___ RAW DATA ___

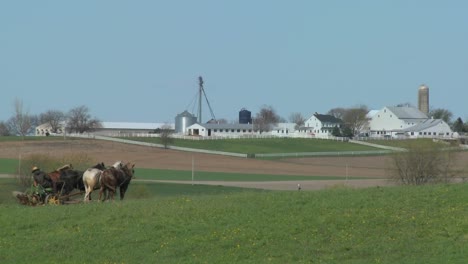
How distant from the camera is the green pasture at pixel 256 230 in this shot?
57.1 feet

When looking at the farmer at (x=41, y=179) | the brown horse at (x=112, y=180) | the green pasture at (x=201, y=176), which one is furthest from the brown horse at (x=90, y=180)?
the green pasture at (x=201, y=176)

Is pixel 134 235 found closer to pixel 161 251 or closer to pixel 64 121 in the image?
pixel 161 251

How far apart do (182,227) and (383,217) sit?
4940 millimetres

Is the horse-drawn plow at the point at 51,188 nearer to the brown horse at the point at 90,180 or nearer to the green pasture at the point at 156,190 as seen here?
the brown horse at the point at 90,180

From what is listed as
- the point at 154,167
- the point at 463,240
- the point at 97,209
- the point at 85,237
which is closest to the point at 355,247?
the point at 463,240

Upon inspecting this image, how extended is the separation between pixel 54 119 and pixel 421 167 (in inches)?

___
___ RAW DATA ___

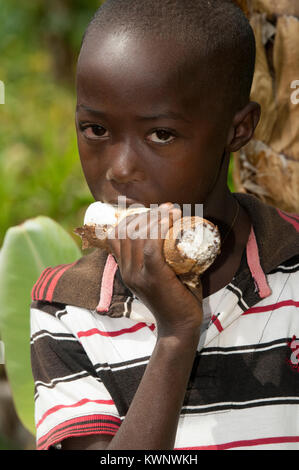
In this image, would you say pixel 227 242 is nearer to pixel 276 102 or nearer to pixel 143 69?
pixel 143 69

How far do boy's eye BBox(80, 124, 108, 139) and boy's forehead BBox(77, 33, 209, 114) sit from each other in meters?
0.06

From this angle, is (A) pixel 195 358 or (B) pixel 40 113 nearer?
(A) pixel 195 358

___

Rewrite the items starting at the line that contains "How distant from" and ending at the line that contains "4940 millimetres", swapping "farmer" for "shepherd" and leaving everything else the same.

How distant from the camera is the green pasture at pixel 256 230 in this shot?
57.1 feet

When looking at the shepherd at (x=41, y=179) | the brown horse at (x=112, y=180) | the green pasture at (x=201, y=176), which one is furthest from the brown horse at (x=90, y=180)?
the green pasture at (x=201, y=176)

Is pixel 134 235 found closer to pixel 161 251 or closer to pixel 64 121 in the image?
pixel 161 251

How far apart do (182,227) and (383,217) sit?
4940 millimetres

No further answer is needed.